Mahmoud Hashemi: Changing the Tires on a Moving Codebase

2020 was a year of reckonings. And for all that was beyond one’s control, as the year went on, I found myself pouring more and more into the one thing that felt within reach: futureproofing of the large enterprise web application I helped build, SimpleLegal.

Now complete, this replatforming easily ranks in my most complex projects, and right now, holds the top spot for the happiest ending. That happiness comes at a cost, but with some the right approach that cost may not be as high as you think.

The Bottom Line

We took SimpleLegal’s primary product, a 300,000 line Django-1.11-Python 2.7-Redis-Postgres-10 codebase, to a Django 2.2-Python 3.8-Postgres-12 stack, on-schedule and without major site incidents. And it feels amazing.

Speaking as tech lead on the project, what did it look like?
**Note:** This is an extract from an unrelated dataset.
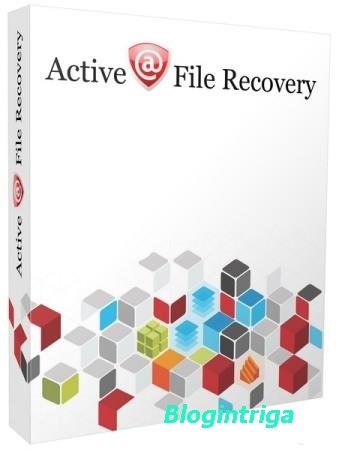 Active File Recovery 19.0.8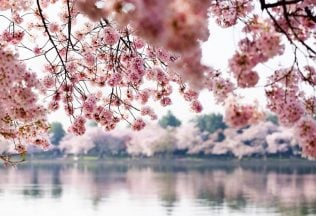 Cherry Blossoms Expected to Hit Peak Bloom on March 17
For me, something like this:

But as Director of Engineering, what did it cost? 3.5 dev years and just about $2 per line of code.

And I'm especially proud of that result, because along the way, we also substantially improved the speed and reliability of both the site and development process itself. The product now has a bright future ahead, ready to shine in sales RFPs and compliance questionnaires. Most importantly, there’ll be no worrying about when to delicately break it to a candidate that they’ll be working with unsupported technology.

In short, a large, solid investment that’s already paying for itself. If you just came here for the estimate we wish we had, you've got it. This post is all about how your team can achieve the same result, if not better.

The Setup

The story begins in 2013, when a freshly YC-incubated SimpleLegal made all the right decisions for a new SaaS LegalTech company: Python, Django, Postgres, Redis. In classic startup fashion, features came first, unless technology was a blocker. Packages were only upgraded incidentally.

By 2019, the end of this technical runway had drawn near. While Python 2 may be getting extended support from various vendors, there were precious few volunteers in sight to do Django 1 CVE patches in 2021. A web framework’s a riskier attack surface, so we finally had our compliance forcing function, and it was time to pay off our tech debt.

The Outset

So began our Tech Refresh replatforming initiative, in Q4 2019. The goal: Upgrade the stack while still shipping features, like changing the tires of a moving car. We wanted to do it carefully, and that would take time. Here are some helpful ground rules for long-running projects:

  1. Any project that gets worked on 10+ hours per week deserves a 30-minute weekly sync.
  2. Every recurring meeting deserves a log. Put it in the invite. Use that Project Log to record progress, blockers, and decisions.
  3. It’s a marathon, not a sprint. Avoid relying on working nights, weekends, and holidays.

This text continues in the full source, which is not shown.